◆ **Selected extract**
+ + + + +

Opinion

What Yechiel Eckstein understood that most Jews didn’t

The founder of the International Fellowship of Christians and Jews understood the importance of making alliances with people American liberals despised.

Rabbi Yechiel Eckstein
Rabbi Yechiel Eckstein
Jonathan S. Tobin. Photo by Tzipora Lifchitz.
Jonathan S. Tobin
Jonathan S. Tobin is the editor-in-chief of the Jewish News Syndicate, a senior contributor for The Federalist, a columnist for Newsweek and contributor to many other publications. He covers on a daily basis the American political scene, foreign policy, the U.S.-Israel relationship, Middle East diplomacy, the Jewish world and the arts. He hosts the JNS “Think Twice” podcast, both the weekly video program and the Jonathan Tobin Daily program, which are both available on all major audio platforms and YouTube. Previously, he was first executive editor and then senior online editor and chief political blogger for Commentary magazine. Prior to that, he was editor-in-chief of the Jewish Exponent in Philadelphia and before that the editor of the Connecticut Jewish Ledger. He has won more than 60 awards for commentary, arts criticism and other writing. He appears regularly on television, commenting on politics and foreign policy. Born in New York City, he studied history at Columbia University.

By the time he died at the age of 67 at his Jerusalem home this week, Rabbi Yechiel Eckstein had outlasted many of his critics. While many in the American Jewish establishment and the Orthodox Jewish world never withdrew their criticisms of his embrace of evangelical Christian friends of Israel, his achievements had withstood the brickbats that had been thrown at him. The International Fellowship of Christians and Jews (IFCJ), which Eckstein founded in 1983, now raises more than $140 million annually to help the State of Israel and the Jews. It is now widely understood to be essential in the effort to help needy Jews, as well as to bolster the absorption of new immigrants to the Jewish state.

+ + + + +

◆ **Set problem 1**
Name every publication that the author note in the opinion piece on Yechiel Eckstein says Jonathan S. Tobin has edited or written for.
◆ **Set problem 2**
In the listing below, locate every line containing the word "handle" and copy each one out. Case counts.

◆ **Material for the task**
+ + + + +

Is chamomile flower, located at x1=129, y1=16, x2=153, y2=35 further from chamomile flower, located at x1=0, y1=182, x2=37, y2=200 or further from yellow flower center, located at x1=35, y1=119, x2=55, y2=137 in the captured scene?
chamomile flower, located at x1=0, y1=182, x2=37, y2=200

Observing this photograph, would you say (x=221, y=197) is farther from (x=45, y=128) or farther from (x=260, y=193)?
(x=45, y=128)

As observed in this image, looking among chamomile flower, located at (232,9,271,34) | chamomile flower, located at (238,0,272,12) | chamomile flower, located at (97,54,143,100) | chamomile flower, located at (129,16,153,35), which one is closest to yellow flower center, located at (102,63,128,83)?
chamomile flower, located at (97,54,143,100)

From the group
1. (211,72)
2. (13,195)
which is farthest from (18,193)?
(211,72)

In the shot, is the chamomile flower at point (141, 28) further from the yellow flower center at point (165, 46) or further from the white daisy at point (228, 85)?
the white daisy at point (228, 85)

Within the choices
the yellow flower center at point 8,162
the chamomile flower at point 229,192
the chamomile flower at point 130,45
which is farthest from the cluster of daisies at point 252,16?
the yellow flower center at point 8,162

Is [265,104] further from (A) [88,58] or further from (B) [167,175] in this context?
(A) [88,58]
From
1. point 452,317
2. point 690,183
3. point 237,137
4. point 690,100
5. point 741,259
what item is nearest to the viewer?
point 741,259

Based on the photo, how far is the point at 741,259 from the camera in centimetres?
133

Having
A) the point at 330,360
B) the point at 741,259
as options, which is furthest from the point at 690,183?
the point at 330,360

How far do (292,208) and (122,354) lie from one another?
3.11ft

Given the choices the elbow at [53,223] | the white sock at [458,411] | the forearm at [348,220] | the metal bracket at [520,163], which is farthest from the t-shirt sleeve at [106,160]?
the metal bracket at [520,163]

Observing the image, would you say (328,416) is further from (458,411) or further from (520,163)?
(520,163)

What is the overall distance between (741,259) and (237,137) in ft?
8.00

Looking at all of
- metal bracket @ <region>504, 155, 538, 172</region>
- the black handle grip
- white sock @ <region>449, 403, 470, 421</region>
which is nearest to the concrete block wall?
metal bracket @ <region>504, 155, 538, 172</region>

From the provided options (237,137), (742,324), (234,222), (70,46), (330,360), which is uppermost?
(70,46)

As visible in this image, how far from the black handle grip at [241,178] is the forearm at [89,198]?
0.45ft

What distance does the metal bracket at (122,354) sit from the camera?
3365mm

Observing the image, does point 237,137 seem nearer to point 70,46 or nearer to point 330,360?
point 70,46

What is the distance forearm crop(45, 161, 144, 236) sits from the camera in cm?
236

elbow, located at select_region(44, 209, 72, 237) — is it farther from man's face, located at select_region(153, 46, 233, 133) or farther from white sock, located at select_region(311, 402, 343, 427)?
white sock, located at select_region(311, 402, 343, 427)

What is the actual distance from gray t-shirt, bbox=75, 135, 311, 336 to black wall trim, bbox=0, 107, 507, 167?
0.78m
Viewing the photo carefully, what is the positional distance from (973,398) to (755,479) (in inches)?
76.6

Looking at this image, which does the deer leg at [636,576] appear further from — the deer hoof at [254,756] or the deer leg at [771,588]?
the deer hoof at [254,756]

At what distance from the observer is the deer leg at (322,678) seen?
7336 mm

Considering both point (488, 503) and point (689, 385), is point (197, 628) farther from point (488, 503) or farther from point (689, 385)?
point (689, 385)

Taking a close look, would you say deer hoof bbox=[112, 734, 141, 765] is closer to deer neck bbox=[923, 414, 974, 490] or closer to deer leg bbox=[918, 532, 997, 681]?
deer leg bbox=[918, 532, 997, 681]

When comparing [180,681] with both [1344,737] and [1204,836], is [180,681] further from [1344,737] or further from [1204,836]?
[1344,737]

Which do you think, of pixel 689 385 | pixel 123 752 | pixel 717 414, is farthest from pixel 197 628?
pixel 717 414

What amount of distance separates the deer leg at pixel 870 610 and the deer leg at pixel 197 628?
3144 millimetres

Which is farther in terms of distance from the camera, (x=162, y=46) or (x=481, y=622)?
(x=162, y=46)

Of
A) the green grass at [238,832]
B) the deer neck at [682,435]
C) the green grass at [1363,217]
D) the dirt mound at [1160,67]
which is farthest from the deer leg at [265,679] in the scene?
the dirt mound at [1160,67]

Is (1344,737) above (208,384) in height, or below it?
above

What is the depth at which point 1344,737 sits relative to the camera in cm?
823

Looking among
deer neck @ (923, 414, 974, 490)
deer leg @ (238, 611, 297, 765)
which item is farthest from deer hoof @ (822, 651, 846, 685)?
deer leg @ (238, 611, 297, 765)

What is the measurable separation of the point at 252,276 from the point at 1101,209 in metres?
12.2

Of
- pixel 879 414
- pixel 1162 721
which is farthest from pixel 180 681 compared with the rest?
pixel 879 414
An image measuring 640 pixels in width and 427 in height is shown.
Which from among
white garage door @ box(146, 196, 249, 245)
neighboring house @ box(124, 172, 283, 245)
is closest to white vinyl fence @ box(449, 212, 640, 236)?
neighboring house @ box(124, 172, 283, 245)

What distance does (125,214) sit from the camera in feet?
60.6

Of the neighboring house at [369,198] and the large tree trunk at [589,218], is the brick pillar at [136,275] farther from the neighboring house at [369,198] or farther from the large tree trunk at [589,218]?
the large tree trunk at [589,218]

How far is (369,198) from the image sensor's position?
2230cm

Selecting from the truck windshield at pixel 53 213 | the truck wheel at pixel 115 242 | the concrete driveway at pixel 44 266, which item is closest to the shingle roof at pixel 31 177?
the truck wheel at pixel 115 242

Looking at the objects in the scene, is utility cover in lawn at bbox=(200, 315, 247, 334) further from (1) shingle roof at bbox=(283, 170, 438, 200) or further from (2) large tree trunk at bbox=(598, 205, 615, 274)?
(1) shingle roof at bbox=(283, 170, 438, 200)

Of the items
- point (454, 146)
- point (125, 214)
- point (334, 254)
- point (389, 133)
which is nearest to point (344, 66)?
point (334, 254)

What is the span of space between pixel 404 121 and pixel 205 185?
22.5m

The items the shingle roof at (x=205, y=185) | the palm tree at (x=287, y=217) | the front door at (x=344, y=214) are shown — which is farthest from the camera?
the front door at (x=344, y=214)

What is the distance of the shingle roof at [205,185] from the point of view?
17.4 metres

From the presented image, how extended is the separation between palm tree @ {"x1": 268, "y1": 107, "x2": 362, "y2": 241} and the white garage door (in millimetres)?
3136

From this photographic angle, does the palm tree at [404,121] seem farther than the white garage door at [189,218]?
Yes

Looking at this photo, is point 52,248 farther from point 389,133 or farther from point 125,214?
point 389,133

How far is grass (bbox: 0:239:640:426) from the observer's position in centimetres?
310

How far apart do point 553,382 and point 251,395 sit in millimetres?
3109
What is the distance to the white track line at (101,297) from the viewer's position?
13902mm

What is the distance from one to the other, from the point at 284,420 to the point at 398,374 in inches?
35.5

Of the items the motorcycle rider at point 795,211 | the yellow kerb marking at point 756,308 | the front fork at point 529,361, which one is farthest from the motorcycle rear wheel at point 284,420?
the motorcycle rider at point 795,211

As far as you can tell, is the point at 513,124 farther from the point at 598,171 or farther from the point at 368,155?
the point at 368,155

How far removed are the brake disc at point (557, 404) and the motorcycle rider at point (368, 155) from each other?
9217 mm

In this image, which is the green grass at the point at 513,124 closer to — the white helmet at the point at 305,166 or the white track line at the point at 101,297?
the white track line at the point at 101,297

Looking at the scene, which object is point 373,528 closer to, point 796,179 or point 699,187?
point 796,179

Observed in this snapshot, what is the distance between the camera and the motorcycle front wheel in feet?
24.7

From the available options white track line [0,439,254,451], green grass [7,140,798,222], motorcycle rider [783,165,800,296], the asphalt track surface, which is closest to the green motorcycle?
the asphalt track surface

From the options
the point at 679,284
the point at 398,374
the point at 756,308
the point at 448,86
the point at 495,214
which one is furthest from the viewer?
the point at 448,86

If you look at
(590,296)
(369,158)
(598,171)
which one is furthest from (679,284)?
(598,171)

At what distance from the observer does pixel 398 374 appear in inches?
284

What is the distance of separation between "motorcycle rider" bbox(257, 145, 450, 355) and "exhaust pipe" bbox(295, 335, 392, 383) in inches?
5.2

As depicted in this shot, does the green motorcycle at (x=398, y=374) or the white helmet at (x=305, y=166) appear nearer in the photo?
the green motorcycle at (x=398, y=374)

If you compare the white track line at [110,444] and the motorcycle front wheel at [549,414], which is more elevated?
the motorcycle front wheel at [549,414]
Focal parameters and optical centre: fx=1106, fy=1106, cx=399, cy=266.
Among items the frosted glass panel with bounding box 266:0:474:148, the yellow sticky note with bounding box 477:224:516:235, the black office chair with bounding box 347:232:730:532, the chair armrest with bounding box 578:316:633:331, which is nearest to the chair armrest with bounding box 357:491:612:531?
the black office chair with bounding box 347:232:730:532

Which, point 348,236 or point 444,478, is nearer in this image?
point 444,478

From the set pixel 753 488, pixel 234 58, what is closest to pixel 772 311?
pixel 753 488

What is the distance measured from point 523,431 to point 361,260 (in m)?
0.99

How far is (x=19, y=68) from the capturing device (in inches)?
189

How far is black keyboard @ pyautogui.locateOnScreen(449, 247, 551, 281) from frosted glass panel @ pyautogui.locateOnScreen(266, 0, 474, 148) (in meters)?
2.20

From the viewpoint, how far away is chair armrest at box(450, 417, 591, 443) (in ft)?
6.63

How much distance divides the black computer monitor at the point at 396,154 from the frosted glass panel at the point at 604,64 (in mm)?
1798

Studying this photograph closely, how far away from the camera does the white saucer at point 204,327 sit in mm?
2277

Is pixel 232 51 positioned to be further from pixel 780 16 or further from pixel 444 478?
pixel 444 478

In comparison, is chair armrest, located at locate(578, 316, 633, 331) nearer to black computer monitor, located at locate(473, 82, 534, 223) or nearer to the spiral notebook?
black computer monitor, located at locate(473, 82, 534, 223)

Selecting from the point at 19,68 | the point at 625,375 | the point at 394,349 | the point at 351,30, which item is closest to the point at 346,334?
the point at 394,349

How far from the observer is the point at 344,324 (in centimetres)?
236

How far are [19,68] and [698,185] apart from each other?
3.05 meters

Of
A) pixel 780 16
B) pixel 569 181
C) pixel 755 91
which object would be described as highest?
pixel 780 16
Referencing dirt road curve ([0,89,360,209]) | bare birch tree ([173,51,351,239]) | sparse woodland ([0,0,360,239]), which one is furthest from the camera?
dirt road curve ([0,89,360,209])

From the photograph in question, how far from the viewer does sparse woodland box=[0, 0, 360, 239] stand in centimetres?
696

+ + + + +

◆ **Worked solution 1**
Jewish News Syndicate, The Federalist, Newsweek, Commentary magazine, the Jewish Exponent, the Connecticut Jewish Ledger

◆ **Worked solution 2**
- the black handle grip
As visible in this image, how far from the black handle grip at [241,178] is the forearm at [89,198]?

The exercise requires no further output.